Ares I Takes Shape Even as Future Becomes More Uncertain

NASA and ATK test engineers at the US Army's Yuma Proving Ground prepare for the first test of all three Ares I main parachutes. Image Credit: U.S. Army Yuma Proving Grounds
NASA and ATK test engineers at the US Army's Yuma Proving Ground prepare for the first test of all three Ares I main parachutes. Image Credit: U.S. Army Yuma Proving Grounds

NASA’s Ares I Starting To Take Shape at Marshall
Aviation Week

Four years after NASA embraced Ares I as the next route to space for U.S. astronauts, the new crew launch vehicle is beginning to move from computer-aided-design workstations to the floors of various “fab labs” here that in some cases date back to the Saturn V program in the 1960s.

However, the Ares I’s destiny is very much up in the air as a panel headed by former Lockheed Martin CEO Norman Augustine pores over options for U.S. human spaceflight. The panel is pitting progress, and problems, here against human-rating the Delta IV heavy that already is flying cargo, and against a few other concepts that are still in the “paper-rocket” stage (see pp. 12, 45 and 46).

Augustine’s group is scheduled to report by the end of August, just about the time ATK conducts the first full-scale static test of the solid-fuel Ares I first stage – a single five-segment modification of the twin four-segment boosters that help lift the space shuttle off the pad.
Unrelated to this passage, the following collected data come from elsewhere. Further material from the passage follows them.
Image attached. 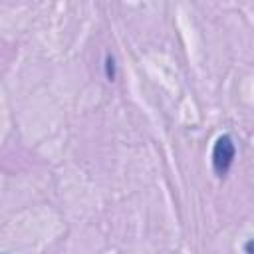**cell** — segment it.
<instances>
[{
	"instance_id": "3",
	"label": "cell",
	"mask_w": 254,
	"mask_h": 254,
	"mask_svg": "<svg viewBox=\"0 0 254 254\" xmlns=\"http://www.w3.org/2000/svg\"><path fill=\"white\" fill-rule=\"evenodd\" d=\"M246 254H252V242L246 244Z\"/></svg>"
},
{
	"instance_id": "1",
	"label": "cell",
	"mask_w": 254,
	"mask_h": 254,
	"mask_svg": "<svg viewBox=\"0 0 254 254\" xmlns=\"http://www.w3.org/2000/svg\"><path fill=\"white\" fill-rule=\"evenodd\" d=\"M234 153H236V149H234V143L228 135H222L216 139V143L212 147V167H214V173L218 177L228 173V169L234 161Z\"/></svg>"
},
{
	"instance_id": "2",
	"label": "cell",
	"mask_w": 254,
	"mask_h": 254,
	"mask_svg": "<svg viewBox=\"0 0 254 254\" xmlns=\"http://www.w3.org/2000/svg\"><path fill=\"white\" fill-rule=\"evenodd\" d=\"M105 71H107V79H113L115 77V65H113V58H109L107 56V60H105Z\"/></svg>"
}]
</instances>
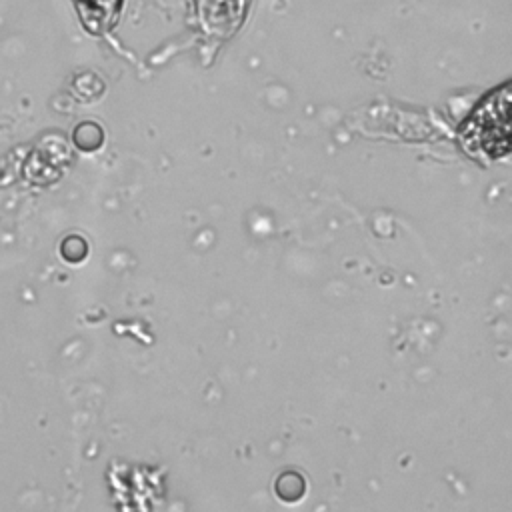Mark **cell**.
Listing matches in <instances>:
<instances>
[{"label":"cell","instance_id":"7a4b0ae2","mask_svg":"<svg viewBox=\"0 0 512 512\" xmlns=\"http://www.w3.org/2000/svg\"><path fill=\"white\" fill-rule=\"evenodd\" d=\"M250 0H194L202 30L216 38L232 36L244 22Z\"/></svg>","mask_w":512,"mask_h":512},{"label":"cell","instance_id":"6da1fadb","mask_svg":"<svg viewBox=\"0 0 512 512\" xmlns=\"http://www.w3.org/2000/svg\"><path fill=\"white\" fill-rule=\"evenodd\" d=\"M462 148L484 160H498L510 152V86L494 90L472 112L460 132Z\"/></svg>","mask_w":512,"mask_h":512}]
</instances>
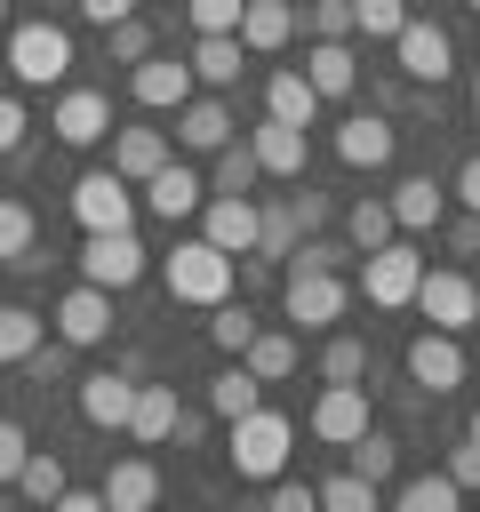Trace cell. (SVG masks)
Masks as SVG:
<instances>
[{
	"instance_id": "cell-60",
	"label": "cell",
	"mask_w": 480,
	"mask_h": 512,
	"mask_svg": "<svg viewBox=\"0 0 480 512\" xmlns=\"http://www.w3.org/2000/svg\"><path fill=\"white\" fill-rule=\"evenodd\" d=\"M0 24H8V0H0Z\"/></svg>"
},
{
	"instance_id": "cell-33",
	"label": "cell",
	"mask_w": 480,
	"mask_h": 512,
	"mask_svg": "<svg viewBox=\"0 0 480 512\" xmlns=\"http://www.w3.org/2000/svg\"><path fill=\"white\" fill-rule=\"evenodd\" d=\"M296 240H304V224H296V208H288V200L256 208V256H264V264H272V256H296Z\"/></svg>"
},
{
	"instance_id": "cell-38",
	"label": "cell",
	"mask_w": 480,
	"mask_h": 512,
	"mask_svg": "<svg viewBox=\"0 0 480 512\" xmlns=\"http://www.w3.org/2000/svg\"><path fill=\"white\" fill-rule=\"evenodd\" d=\"M16 488H24L32 504H56V496H64V464H56V448H32L24 472H16Z\"/></svg>"
},
{
	"instance_id": "cell-23",
	"label": "cell",
	"mask_w": 480,
	"mask_h": 512,
	"mask_svg": "<svg viewBox=\"0 0 480 512\" xmlns=\"http://www.w3.org/2000/svg\"><path fill=\"white\" fill-rule=\"evenodd\" d=\"M104 144H112V168L128 184H144L152 168H168V128H112Z\"/></svg>"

The White House plans to use the Augustine report to decide whether to continue developing the Ares I and the lunar-exploration architecture it supports, move to another rocket, or perhaps even give the space shuttle fleet a new lease on life beyond its planned retirement at the end of next year.

The decision, which may include changes in the Fiscal 2010 NASA budget request already being considered on Capitol Hill, will have more moving parts than a cryogenic rocket engine. President Barack Obama and his science advisers must weigh not only the technical merits of the various human-spaceflight vehicles on the table, but also the budgetary, domestic political and international-relations implications of their choices.